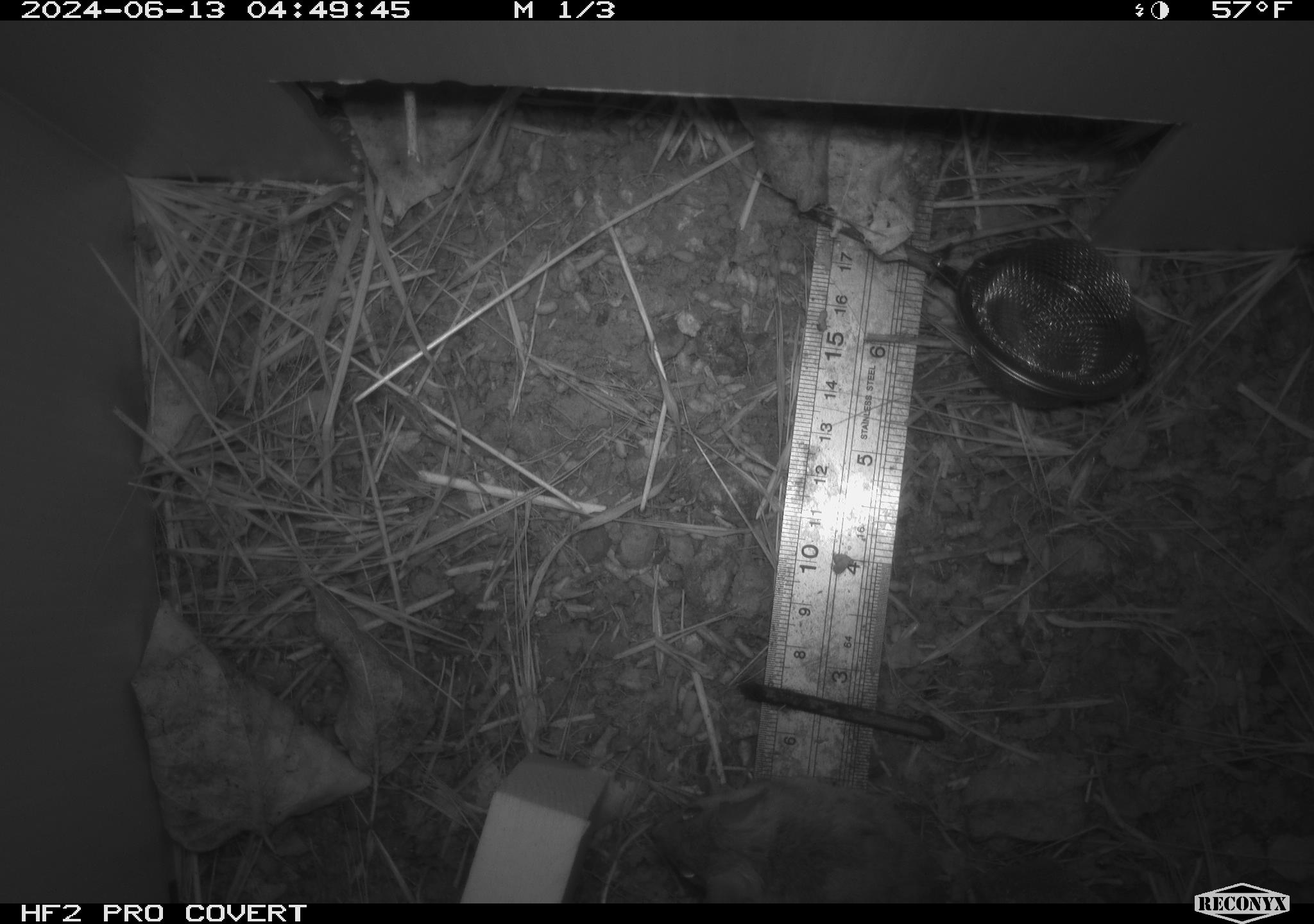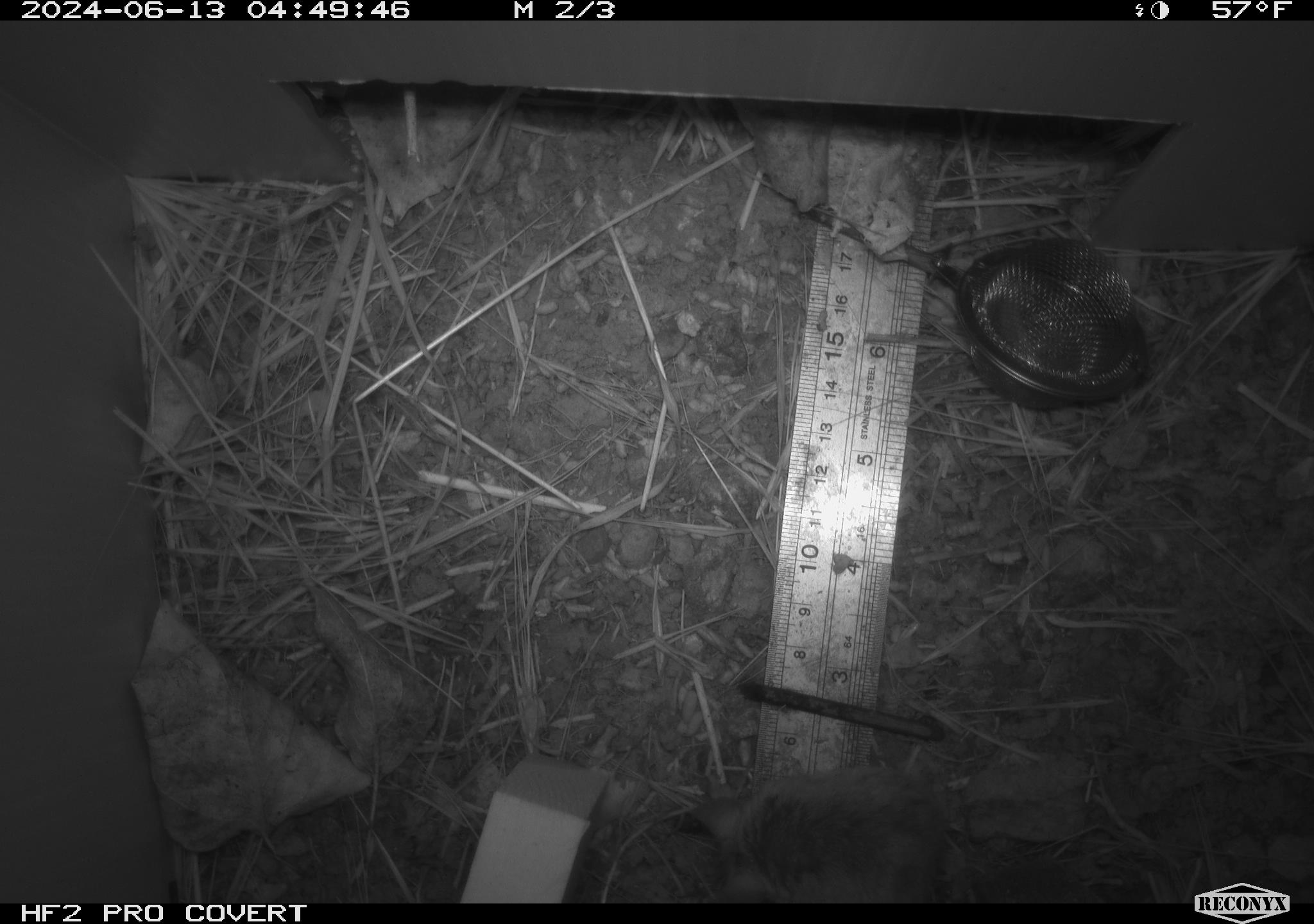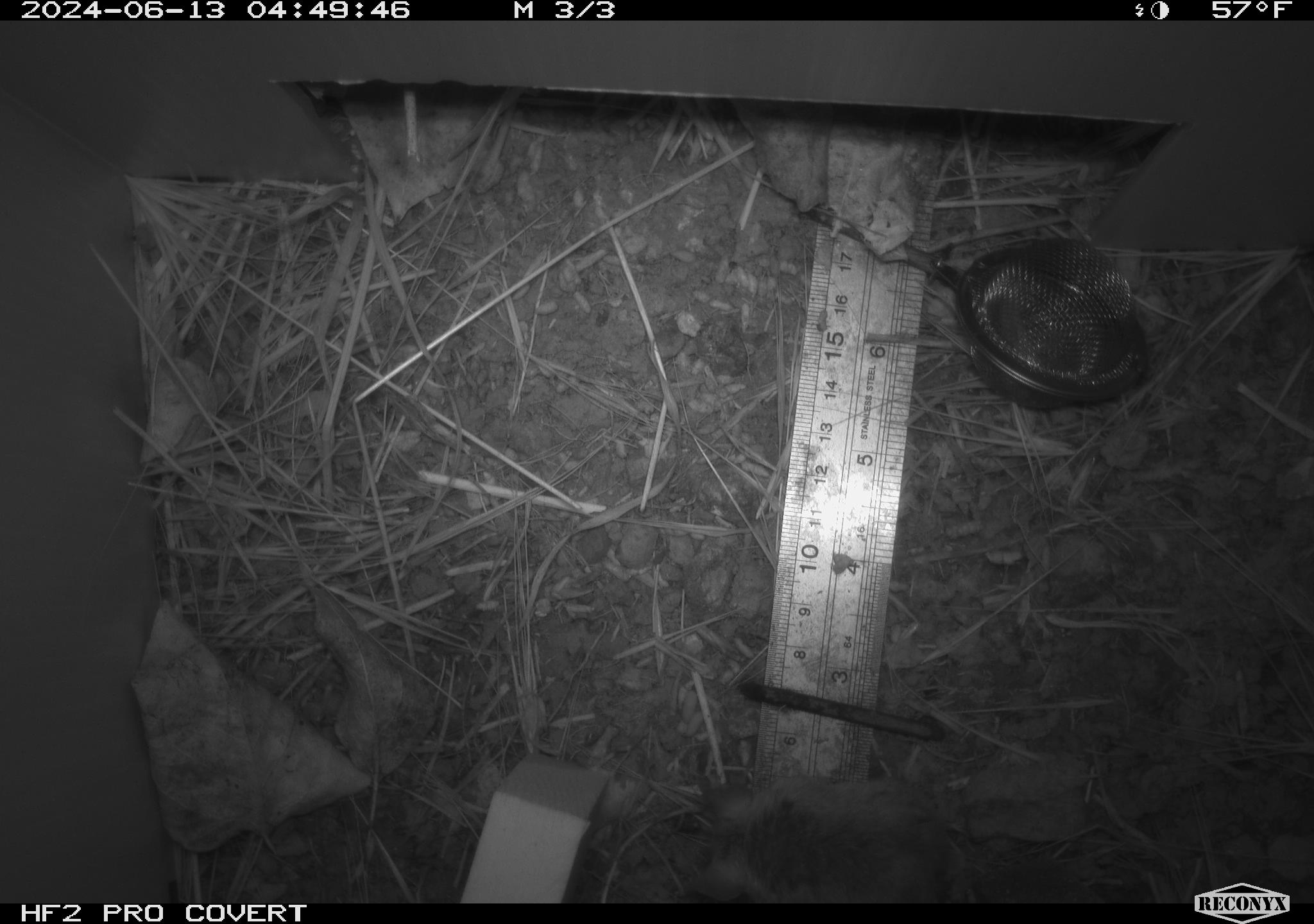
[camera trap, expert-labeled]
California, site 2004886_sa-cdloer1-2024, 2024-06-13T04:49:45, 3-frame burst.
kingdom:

+---+

WORK REQUIRED:
Instruction for this listing: copy it exactly, but leave the images behind.

OUTPUT FOR THIS EXERCISE:
[camera trap, expert-labeled]
California, site 2004886_sa-cdloer1-2024, 2024-06-13T04:49:45, 3-frame burst.
kingdom:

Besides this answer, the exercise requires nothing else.